Exercise description >>
Copy the data word for word, starting at the beginning and ending with the line that contains "<instances>". Leave the pictures out of your copy.

Stored records >>
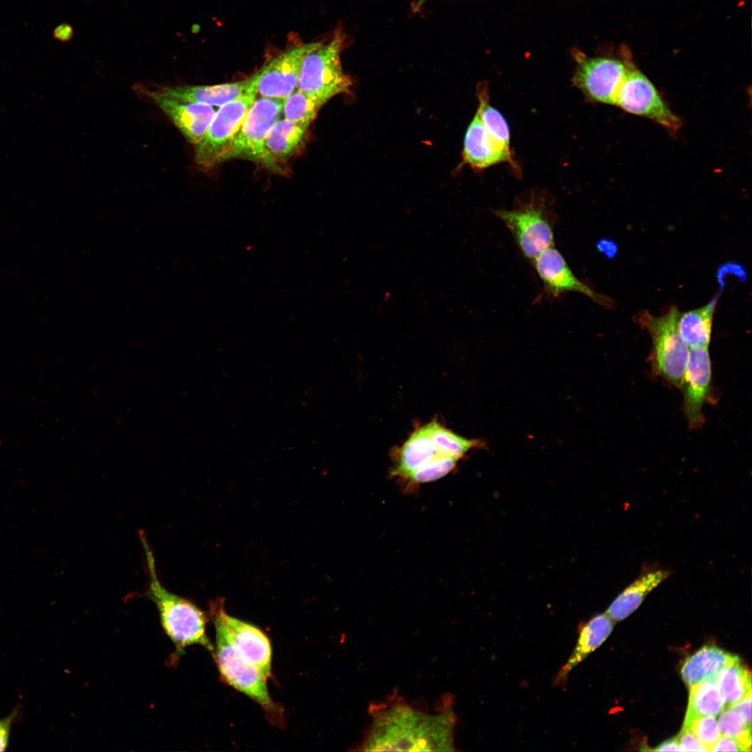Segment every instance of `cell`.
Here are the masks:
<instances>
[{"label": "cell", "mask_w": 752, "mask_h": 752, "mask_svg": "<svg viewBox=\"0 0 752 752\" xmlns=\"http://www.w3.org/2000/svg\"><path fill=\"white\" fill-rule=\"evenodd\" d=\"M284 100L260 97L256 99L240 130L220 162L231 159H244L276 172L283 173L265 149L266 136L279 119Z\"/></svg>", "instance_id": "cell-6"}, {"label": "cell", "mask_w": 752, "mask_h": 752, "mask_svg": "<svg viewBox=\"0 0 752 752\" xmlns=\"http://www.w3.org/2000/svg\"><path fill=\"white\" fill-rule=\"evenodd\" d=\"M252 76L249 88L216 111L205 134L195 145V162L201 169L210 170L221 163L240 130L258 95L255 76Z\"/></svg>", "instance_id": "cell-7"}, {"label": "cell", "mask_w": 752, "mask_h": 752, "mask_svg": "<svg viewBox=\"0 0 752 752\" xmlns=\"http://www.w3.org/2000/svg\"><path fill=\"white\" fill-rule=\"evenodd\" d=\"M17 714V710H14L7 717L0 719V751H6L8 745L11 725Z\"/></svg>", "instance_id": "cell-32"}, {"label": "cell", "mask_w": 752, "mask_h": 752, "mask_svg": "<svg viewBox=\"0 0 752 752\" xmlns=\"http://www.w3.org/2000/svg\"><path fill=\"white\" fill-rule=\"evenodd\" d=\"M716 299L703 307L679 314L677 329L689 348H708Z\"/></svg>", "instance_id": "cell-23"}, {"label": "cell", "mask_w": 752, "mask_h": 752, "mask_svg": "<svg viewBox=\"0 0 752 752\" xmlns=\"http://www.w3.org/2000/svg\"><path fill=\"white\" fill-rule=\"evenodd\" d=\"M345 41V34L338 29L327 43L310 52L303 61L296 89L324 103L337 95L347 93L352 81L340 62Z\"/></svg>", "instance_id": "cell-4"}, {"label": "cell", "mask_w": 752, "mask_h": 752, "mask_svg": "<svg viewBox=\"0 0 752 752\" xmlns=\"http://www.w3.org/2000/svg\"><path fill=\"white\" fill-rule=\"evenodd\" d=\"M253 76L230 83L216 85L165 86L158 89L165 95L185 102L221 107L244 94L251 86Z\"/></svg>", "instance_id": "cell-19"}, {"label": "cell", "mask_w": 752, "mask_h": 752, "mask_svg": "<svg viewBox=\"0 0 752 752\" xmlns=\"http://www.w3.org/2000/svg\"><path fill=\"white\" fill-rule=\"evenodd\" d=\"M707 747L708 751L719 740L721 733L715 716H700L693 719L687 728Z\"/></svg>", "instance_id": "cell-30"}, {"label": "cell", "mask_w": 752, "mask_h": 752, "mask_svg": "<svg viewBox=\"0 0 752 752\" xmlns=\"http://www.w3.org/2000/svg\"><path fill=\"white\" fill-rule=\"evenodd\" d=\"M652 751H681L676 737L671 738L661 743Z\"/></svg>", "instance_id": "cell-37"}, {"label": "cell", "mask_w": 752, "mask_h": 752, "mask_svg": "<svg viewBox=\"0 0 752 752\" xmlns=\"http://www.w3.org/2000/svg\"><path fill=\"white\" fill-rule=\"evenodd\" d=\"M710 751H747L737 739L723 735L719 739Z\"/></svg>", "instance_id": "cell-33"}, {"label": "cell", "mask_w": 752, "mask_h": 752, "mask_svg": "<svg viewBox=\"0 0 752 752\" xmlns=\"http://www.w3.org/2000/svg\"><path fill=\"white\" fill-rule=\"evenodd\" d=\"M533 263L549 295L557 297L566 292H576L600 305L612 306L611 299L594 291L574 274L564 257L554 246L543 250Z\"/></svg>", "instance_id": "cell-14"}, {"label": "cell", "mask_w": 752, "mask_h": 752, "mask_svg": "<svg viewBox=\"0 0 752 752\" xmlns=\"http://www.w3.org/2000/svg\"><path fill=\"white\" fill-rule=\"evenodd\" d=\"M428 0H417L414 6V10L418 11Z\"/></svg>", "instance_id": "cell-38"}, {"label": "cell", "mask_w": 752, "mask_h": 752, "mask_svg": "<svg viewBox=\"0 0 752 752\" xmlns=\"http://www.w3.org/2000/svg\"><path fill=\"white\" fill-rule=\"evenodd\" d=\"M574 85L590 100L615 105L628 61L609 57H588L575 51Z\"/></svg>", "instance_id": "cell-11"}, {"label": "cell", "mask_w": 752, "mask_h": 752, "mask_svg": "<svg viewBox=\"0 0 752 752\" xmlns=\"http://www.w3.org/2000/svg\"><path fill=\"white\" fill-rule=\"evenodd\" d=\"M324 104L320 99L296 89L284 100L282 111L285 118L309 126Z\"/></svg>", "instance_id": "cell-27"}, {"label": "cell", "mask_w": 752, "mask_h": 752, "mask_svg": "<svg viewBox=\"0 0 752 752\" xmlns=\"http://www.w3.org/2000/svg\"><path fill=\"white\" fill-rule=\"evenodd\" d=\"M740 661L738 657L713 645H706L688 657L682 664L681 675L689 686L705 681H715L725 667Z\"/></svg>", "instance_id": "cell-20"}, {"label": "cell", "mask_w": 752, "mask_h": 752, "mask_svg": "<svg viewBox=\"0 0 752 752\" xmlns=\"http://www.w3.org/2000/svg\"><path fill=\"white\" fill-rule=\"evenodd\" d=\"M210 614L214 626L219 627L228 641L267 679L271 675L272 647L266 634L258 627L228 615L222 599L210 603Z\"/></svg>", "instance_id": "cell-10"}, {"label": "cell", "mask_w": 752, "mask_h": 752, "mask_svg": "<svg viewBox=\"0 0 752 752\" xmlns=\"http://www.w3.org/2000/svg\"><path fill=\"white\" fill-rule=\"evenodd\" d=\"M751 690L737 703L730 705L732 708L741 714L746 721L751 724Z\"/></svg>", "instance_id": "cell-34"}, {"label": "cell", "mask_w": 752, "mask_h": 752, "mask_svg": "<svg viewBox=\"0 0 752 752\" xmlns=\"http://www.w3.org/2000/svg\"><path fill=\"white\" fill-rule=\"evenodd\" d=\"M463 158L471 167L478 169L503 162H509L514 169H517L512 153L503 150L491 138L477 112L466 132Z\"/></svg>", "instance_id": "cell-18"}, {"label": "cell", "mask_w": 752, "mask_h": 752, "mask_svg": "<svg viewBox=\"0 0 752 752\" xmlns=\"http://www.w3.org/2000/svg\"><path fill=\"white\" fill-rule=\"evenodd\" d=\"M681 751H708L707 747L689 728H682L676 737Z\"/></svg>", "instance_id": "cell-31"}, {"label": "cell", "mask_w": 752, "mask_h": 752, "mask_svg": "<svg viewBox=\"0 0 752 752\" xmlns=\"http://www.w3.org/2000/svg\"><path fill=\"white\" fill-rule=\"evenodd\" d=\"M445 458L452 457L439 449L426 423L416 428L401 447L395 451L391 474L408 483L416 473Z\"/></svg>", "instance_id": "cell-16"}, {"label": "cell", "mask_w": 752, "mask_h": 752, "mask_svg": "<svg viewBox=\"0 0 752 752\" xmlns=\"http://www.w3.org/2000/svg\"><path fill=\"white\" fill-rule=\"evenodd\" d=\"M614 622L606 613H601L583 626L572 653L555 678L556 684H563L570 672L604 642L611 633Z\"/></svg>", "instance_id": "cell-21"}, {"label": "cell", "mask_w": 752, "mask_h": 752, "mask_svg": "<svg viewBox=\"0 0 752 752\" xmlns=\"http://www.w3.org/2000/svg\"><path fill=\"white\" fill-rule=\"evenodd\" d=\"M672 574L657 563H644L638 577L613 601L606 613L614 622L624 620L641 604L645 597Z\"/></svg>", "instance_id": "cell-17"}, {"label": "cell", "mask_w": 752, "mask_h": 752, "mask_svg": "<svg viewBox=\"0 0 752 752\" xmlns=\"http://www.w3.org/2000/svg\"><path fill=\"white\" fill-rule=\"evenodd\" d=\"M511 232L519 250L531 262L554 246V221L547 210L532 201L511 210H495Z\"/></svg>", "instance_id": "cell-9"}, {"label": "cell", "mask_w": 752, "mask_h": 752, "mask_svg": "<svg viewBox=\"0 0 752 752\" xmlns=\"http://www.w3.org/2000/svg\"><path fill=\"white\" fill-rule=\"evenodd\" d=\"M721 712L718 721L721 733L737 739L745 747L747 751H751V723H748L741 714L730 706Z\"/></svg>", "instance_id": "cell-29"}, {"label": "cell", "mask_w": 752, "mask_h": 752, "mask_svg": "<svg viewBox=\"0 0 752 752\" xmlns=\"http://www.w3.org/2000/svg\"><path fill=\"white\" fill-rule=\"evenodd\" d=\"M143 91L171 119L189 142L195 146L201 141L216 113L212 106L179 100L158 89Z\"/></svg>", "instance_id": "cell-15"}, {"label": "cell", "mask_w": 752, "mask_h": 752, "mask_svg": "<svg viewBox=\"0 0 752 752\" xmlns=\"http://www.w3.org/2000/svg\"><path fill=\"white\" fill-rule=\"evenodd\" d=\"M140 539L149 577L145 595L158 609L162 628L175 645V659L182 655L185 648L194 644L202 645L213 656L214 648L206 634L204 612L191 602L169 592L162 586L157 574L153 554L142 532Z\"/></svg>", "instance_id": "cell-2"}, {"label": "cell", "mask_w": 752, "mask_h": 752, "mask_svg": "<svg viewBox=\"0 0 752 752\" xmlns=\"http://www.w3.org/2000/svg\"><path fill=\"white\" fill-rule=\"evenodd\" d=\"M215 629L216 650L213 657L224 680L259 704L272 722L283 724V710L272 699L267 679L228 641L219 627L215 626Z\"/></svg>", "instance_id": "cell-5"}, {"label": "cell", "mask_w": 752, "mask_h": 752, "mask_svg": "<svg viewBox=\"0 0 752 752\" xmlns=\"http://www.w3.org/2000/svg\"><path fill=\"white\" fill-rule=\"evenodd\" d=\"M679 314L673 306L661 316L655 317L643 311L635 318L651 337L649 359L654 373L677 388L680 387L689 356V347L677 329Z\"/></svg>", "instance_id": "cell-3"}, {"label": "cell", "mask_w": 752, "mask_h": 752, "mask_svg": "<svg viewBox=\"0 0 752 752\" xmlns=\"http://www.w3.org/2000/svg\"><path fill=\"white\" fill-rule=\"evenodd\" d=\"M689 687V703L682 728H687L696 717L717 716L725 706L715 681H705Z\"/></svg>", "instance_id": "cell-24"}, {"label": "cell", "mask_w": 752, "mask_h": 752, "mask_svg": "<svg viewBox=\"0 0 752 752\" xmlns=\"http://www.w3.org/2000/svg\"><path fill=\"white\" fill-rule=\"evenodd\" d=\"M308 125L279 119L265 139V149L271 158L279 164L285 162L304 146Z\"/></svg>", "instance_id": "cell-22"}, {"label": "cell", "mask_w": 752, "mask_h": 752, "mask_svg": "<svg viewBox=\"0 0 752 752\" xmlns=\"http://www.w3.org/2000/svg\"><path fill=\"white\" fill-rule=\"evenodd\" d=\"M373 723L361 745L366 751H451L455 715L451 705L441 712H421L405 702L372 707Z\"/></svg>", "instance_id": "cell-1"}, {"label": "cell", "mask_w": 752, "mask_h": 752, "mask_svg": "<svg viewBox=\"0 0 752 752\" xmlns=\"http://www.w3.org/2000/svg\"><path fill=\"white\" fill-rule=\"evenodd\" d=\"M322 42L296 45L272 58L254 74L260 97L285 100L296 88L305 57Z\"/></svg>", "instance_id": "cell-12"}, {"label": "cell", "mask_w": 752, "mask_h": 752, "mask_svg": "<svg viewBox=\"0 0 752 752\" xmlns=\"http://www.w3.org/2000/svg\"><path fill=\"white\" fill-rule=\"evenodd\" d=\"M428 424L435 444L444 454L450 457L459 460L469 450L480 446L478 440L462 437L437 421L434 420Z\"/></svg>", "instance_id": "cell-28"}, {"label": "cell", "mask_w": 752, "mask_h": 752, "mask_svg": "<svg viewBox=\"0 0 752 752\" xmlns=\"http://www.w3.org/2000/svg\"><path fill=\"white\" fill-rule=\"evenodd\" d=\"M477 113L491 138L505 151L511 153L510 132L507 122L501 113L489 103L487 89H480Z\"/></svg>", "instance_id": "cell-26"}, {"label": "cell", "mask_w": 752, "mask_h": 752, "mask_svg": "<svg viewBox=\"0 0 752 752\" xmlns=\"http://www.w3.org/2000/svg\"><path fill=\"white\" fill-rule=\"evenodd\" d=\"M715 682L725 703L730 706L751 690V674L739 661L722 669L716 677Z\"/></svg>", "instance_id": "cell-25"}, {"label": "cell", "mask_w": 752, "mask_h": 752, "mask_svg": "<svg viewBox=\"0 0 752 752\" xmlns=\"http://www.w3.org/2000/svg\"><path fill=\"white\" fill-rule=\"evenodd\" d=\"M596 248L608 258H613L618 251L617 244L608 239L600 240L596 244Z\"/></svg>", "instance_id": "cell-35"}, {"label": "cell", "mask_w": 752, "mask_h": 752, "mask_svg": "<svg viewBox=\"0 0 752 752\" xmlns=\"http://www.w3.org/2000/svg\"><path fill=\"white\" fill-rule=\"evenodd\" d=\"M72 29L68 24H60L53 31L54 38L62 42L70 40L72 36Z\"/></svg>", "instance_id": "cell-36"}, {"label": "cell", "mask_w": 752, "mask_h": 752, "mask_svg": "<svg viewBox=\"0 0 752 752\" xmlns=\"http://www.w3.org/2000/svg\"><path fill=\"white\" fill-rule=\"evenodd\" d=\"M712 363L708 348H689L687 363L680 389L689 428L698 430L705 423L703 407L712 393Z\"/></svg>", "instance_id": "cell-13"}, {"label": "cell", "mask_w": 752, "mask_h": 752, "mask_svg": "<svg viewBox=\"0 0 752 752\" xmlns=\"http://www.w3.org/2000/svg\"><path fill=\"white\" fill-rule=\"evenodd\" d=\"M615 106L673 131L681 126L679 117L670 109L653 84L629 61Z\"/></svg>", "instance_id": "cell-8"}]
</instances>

Finished task >>
Segment every instance of `cell`.
Here are the masks:
<instances>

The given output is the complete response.